Yang Perlu Dikerjakan:
Salin kata demi kata bagian kutipan tentang diseminasi Bank Indonesia dari "Kegiatan berfokus pada" sampai "satunya melalui KLM.".

Kutipan:
────────────────

KUPANG, mediantt.com – Bank Indonesia menyelenggarakan Diseminasi Perkembangan Stabilitas Sistem Keuangan dan Arah Kebijakan Makroprudensial Terkini yang berlokasi di Ruang Nembrala, Kantor Perwakilan Bank Indonesia Provinsi NTT, Rabu (29/10).
Kegiatan berfokus pada pembahasan bauran kebijakan makroprudensial serta implementasi kebijakan terbaru Kebijakan Likuiditas Makroprudensial (KLM) guna mendorong kredit ke sektor produktif. Turut hadir Perbankan, asosiasi, dan pelaku usaha di lingkup Provinsi NTT. Dorongan intermediasi perbankan ke sektor produktif terus ditingkatkan, salah satunya melalui KLM.

────────────────

Baris Tersimpan:
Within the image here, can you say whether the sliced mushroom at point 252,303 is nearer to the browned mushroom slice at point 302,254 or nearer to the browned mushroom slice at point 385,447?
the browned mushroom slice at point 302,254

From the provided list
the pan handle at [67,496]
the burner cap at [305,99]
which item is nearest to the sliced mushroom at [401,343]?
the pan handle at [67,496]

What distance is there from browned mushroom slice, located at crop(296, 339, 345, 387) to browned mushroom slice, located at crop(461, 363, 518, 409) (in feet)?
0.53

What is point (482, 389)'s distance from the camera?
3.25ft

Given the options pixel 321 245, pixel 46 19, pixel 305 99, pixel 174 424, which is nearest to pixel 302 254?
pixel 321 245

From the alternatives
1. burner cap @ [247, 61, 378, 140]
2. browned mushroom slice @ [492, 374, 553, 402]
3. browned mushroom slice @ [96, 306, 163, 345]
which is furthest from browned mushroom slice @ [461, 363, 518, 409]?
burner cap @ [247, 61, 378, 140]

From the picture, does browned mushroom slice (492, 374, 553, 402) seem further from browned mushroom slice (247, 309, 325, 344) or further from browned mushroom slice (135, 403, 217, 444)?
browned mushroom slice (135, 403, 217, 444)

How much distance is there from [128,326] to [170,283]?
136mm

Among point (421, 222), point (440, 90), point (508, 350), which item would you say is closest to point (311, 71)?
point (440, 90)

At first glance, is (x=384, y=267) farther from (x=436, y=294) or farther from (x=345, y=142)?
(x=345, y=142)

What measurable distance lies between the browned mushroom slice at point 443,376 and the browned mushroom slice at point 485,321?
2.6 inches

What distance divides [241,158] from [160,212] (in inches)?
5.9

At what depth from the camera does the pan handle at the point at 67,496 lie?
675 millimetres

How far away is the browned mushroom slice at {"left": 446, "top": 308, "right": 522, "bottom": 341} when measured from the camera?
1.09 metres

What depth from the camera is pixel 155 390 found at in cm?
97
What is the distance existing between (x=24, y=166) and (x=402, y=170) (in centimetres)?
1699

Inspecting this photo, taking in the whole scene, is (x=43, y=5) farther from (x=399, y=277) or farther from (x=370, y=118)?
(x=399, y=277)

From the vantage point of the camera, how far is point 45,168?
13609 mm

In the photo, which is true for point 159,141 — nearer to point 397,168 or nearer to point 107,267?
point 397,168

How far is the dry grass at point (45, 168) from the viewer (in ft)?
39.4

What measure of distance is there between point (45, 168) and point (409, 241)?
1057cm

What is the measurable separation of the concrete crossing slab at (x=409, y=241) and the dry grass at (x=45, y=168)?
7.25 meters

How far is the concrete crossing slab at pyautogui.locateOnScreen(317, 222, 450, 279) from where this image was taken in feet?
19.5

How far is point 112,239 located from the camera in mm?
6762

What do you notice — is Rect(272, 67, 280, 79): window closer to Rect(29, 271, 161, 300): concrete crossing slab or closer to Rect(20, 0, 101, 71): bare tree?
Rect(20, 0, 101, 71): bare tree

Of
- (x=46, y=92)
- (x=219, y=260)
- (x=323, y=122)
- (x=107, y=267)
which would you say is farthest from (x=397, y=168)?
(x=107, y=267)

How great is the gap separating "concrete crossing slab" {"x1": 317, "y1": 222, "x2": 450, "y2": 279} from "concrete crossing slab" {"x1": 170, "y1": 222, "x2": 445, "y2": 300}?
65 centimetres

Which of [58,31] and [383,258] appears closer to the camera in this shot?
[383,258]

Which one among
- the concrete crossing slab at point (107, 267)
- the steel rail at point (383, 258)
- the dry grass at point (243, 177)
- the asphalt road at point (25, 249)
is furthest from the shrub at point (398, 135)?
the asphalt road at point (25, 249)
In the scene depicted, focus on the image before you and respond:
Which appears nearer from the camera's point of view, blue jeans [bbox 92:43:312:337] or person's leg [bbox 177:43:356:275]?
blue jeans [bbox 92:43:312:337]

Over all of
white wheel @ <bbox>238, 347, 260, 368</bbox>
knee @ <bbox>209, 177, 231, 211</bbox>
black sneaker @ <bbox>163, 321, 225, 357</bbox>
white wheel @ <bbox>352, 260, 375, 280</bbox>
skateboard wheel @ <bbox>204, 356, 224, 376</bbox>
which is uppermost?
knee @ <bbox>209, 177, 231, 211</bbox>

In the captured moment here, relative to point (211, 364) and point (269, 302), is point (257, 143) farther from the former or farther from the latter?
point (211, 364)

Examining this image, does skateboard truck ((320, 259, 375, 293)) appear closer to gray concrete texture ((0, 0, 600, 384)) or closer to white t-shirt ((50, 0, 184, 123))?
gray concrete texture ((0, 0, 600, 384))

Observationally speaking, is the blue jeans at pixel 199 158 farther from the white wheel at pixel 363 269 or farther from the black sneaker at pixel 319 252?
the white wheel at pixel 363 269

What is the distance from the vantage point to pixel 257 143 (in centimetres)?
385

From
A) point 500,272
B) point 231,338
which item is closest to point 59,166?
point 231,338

────────────────

Hasil Latihan Ini:
Kegiatan berfokus pada pembahasan bauran kebijakan makroprudensial serta implementasi kebijakan terbaru Kebijakan Likuiditas Makroprudensial (KLM) guna mendorong kredit ke sektor produktif. Turut hadir Perbankan, asosiasi, dan pelaku usaha di lingkup Provinsi NTT. Dorongan intermediasi perbankan ke sektor produktif terus ditingkatkan, salah satunya melalui KLM.